> **EXCERPT**:
Moreover, the Kuwaitis who were seeking jobs observed that those who were preferred and given priorities in recruitment were our expatriate brothers.

“It is needless to say that the Kuwaiti youth in the 21st century are not the same as they were in the 1950s and 1960s, because they have gained the experience in many fields and they have reached to an advanced level of education and have become terms of references at both the Arab and international levels.

“However, this doesn’t mean that the State of Kuwait no longer need the experienced expatriates, rather it shall need them as long as Kuwait strives for development and upgrade the level of the advanced states, but what is required shows that the experienced Kuwaitis should be taken into confidence to enable them to take the initiative when it comes to major projects, the future planning and enactment of the laws and legislation related to the Kuwaitis that shall constitute the future of the Kuwaitis at large, as the Arab proverb says ‘the people of Makkah know its geographic details more than any other people’.

“The unemployment rate among the citizens has reached an unprecedented level and many Kuwaiti families are in danger, heads of families without work and families threatened with collapse and young people eager to serve their country clash with closed government doors, and if he goes to the private sector, he clashes with an incoming official who withholds everything that would develop his performance and the realization of his ambition, and if he demands his rights, he is threatened with termination of his job.

“In conclusion, I would like here to say on behalf of all the Kuwaitis, welcome to the expatriates in your second homeland – the State of Kuwait, but everybody, should keep in mind that the priority in terms of recruitment, will be given to the Kuwaitis, because the employment is an acquired right of the Kuwaiti prior to any expatriate.”

> **THE PROBLEM**: Copy the passage on jobs for Kuwaitis starting at "Moreover, the Kuwaitis" and ending at "and international levels.", and substitute "young generation" for "youth".

> **DATA SHOWN**:
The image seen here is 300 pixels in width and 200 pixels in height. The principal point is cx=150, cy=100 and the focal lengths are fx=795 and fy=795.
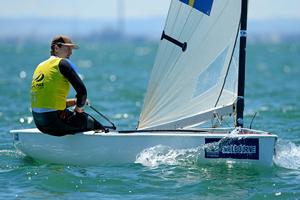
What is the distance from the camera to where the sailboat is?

> **REPLY TO THE EXERCISE**:
Moreover, the Kuwaitis who were seeking jobs observed that those who were preferred and given priorities in recruitment were our expatriate brothers.

“It is needless to say that the Kuwaiti young generation in the 21st century are not the same as they were in the 1950s and 1960s, because they have gained the experience in many fields and they have reached to an advanced level of education and have become terms of references at both the Arab and international levels.